SINGAPORE (Reuters) – Sloane Stephens is happy to be part of an unlikely quartet to reach the last four of the WTA Finals after the American maintained her perfect record in round-robin play with a 6-3 6-3 victory over Wimbledon champion Angelique Kerber on Friday.

The American’s victory set up a semi-final showdown against Karolina Pliskova on Saturday, the fifth and seventh seeds taking to the Singapore Indoor Stadium court after sixth-ranked Elina Svitolina faces eighth-ranked Kiki Bertens.

“Obviously the girls that were the bottom four — so me, Svitolina, Bertens and Karolina — I think we have all had great seasons and had some really great results,” Stephens said after beating Kerber for the fifth time in a row to top the Red Group.

“Obviously the top four have, too, but I think at the end, like when we were all battling towards the end of the year, everyone pretty much counted us out, because they were, like, ‘Oh, they are barely going to qualify or barely get in’.

“Everyone (of the lower-ranked players) came here with nothing to lose but ready to kind of kick ass.

“I think we have all played, the four of us in our groups, I think we have all played really well, like even though when I played Kiki, that was probably the best match I played in the group,” the American said of her 7-6(4) 2-6 6-3 victory.

“So, yeah, it’s great for us, great for the younger girls just to be able to prove ourselves and even get this far and get here. Yeah, it’s kind of cool.”
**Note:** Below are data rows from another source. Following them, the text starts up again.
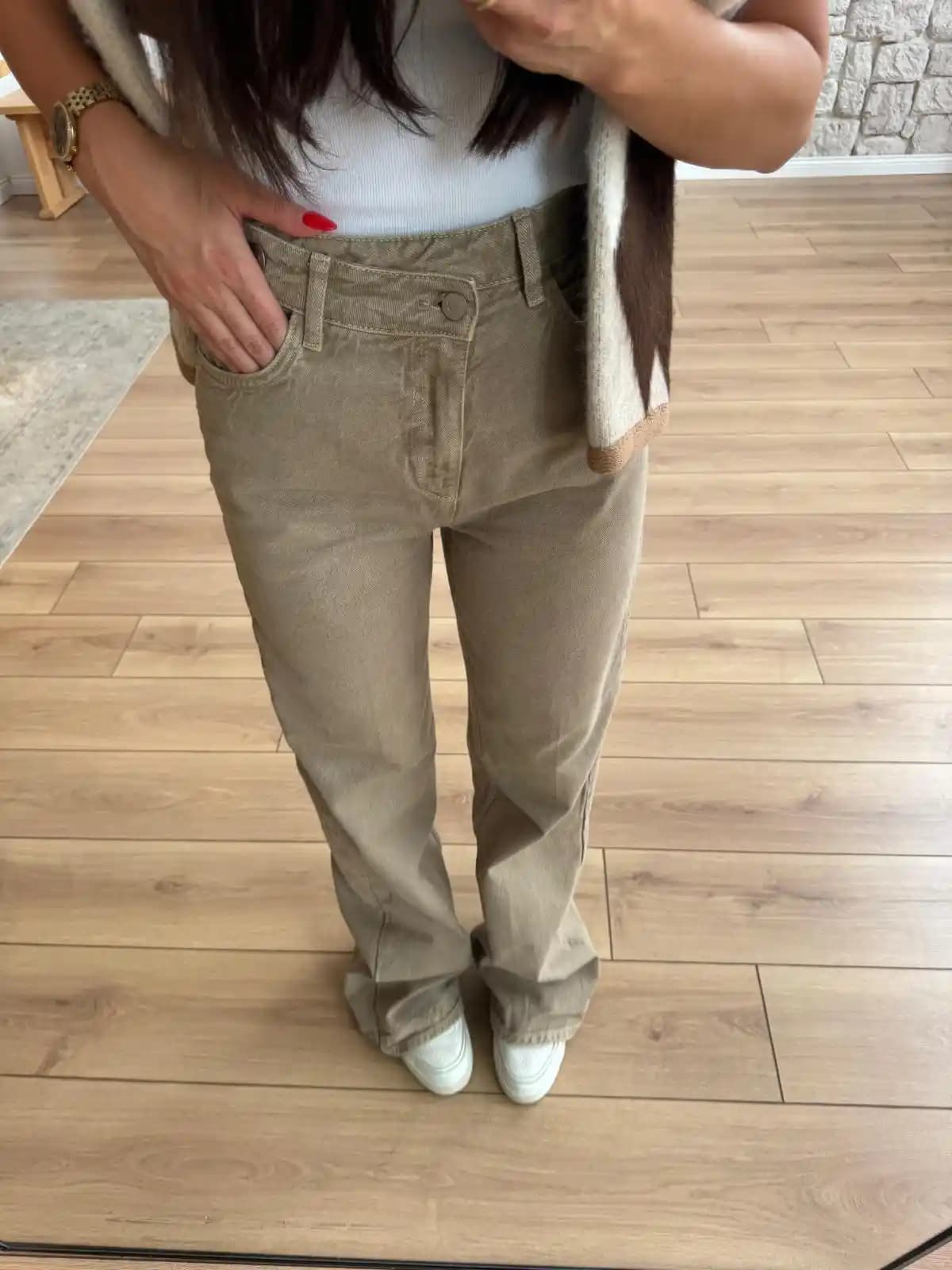 Vizon Renk Pantolon: Moda Dünyasında Zamansız Şıklık ve Kombin İpuçları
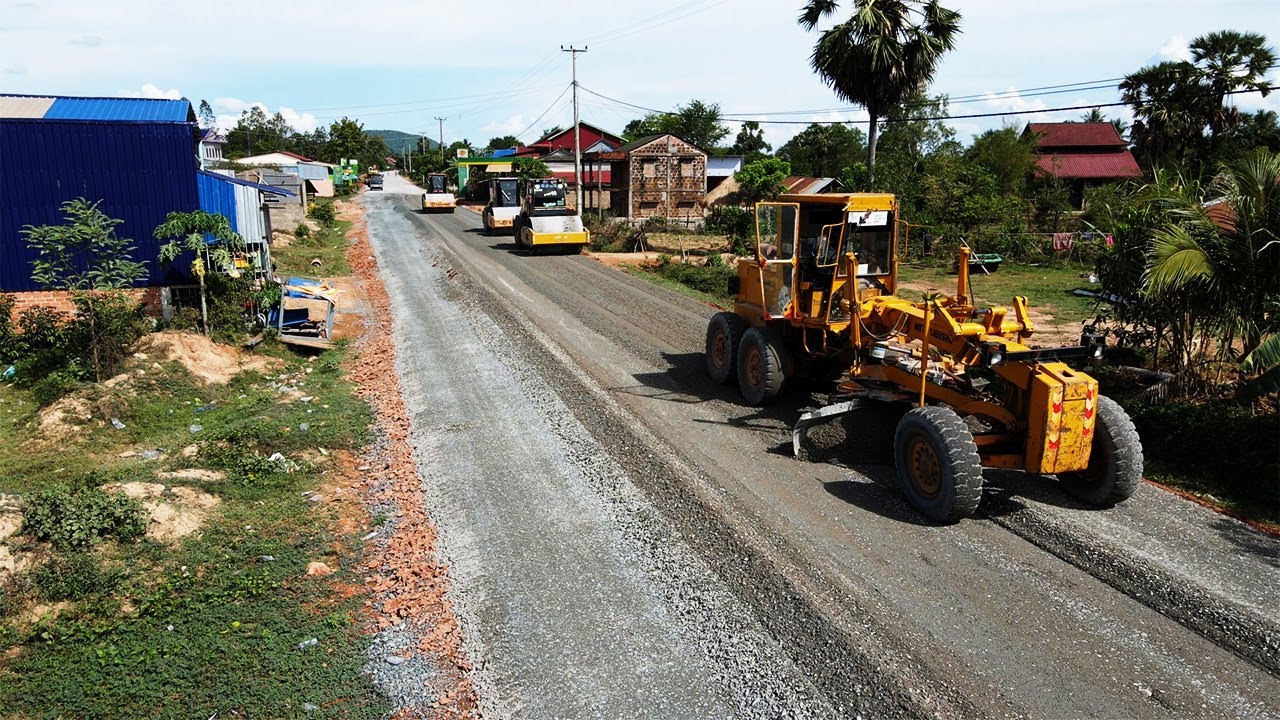 Motor Grader Building Foundation Road , New Road Construction Installing With Grader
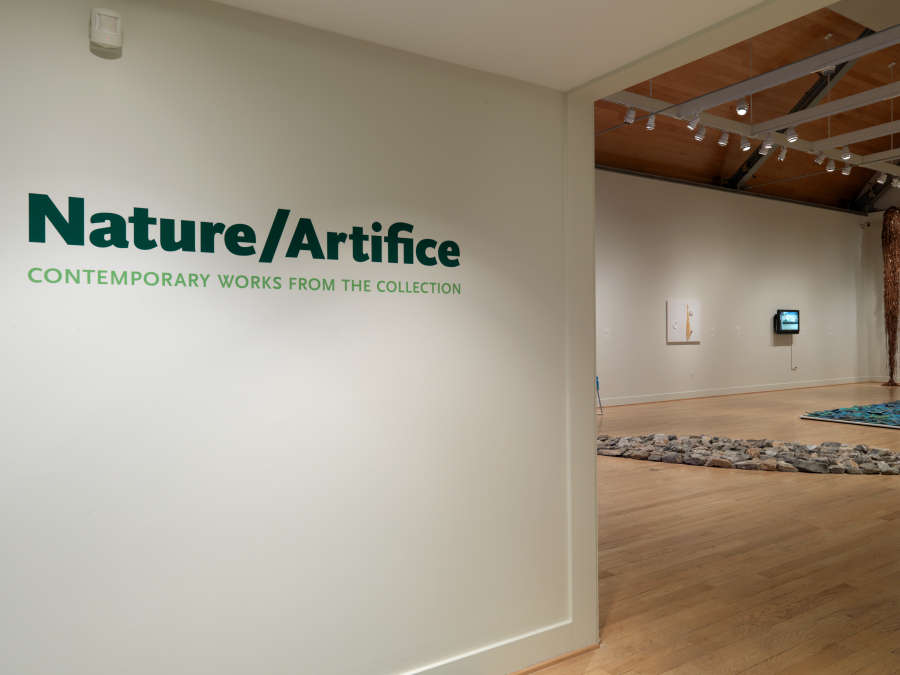 view exhibition image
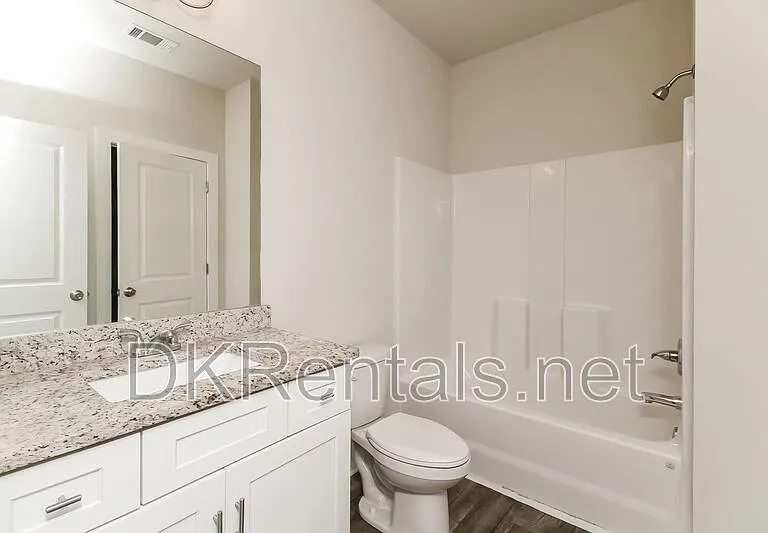 140 Stewart Glen Dr — Photo 18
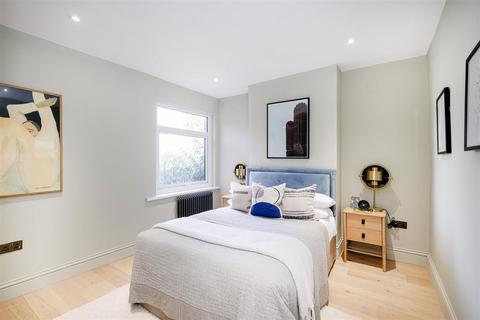 153 Warner Road, London, E17 7DX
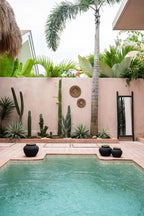 Piscine turquoise tranquille avec assiette murale en rotin tressé marron 30 cm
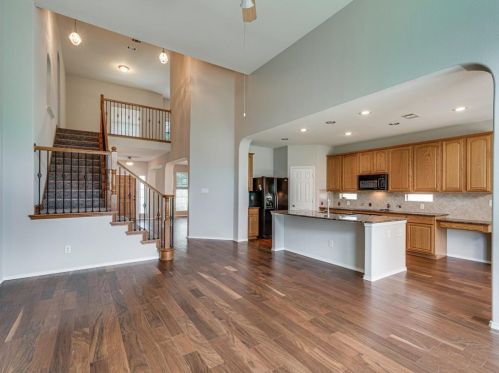 8313 Rolling Rock Dr, Fort Worth TX  76123-1891 exterior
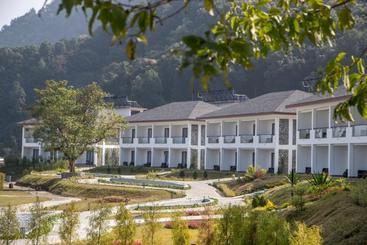 هتل Mountain Glory Forest Resort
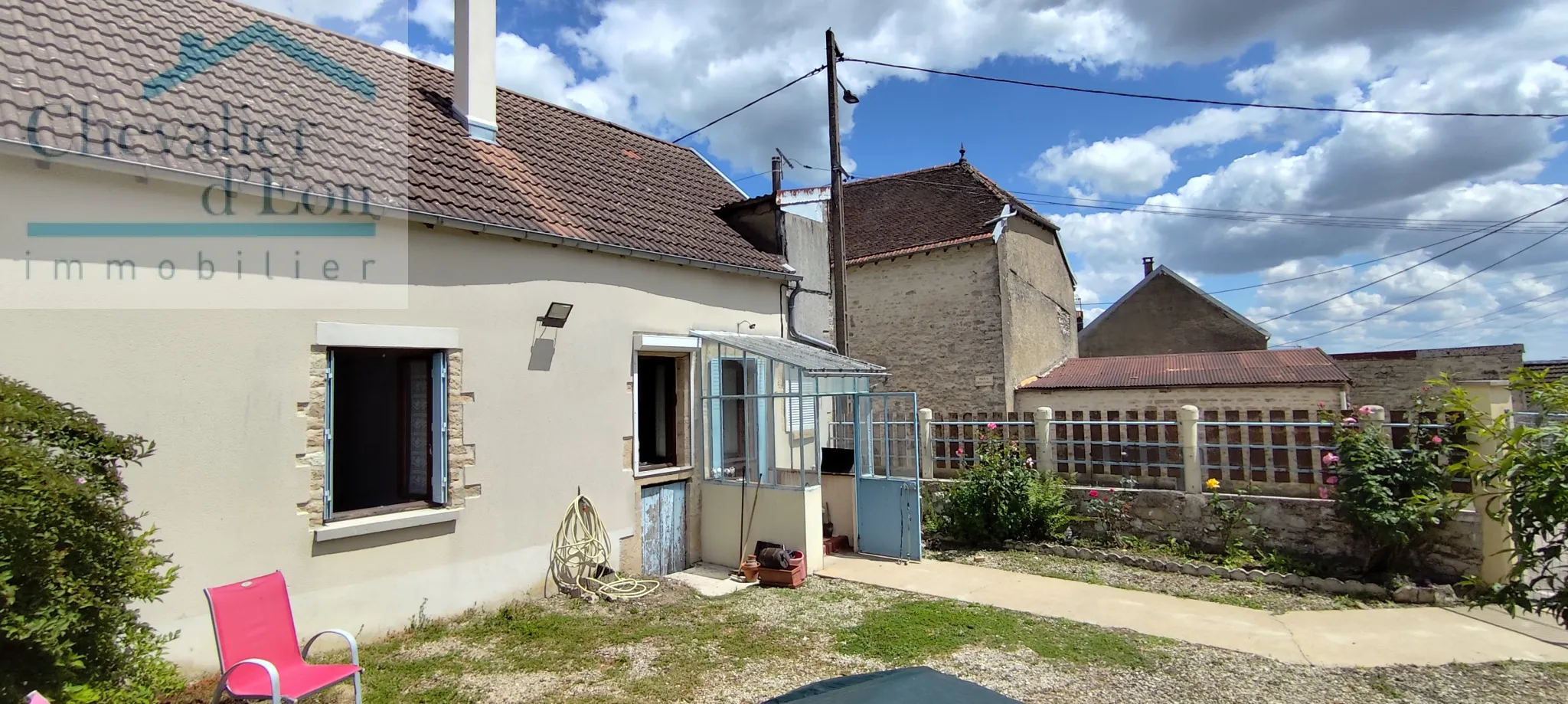 Maison de village à Sennevoy le Haut avec jardin et grenier aménageable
Stephens added that she was delighted with her ability to stay focused throughout all her matches on the indoor hard court surface that did not favour a particular player in the eight-woman field.

“I think I just competed really hard. I stayed solid every match. Obviously the conditions were kind of neutral for everyone. The court is a little bit slow,” the 25-year-old said.

“I knew from the start I was going to have to battle and every match was going to be a tough one,” she added of her matches against Kerber, Bertens and U.S. Open champion Naomi Osaka.

“It’s not every day or every tournament that you play three top-10 players in a row or four top-10, whatever it is now. So I just go out there and battle, and play as hard as I can, and whatever happens, happens.”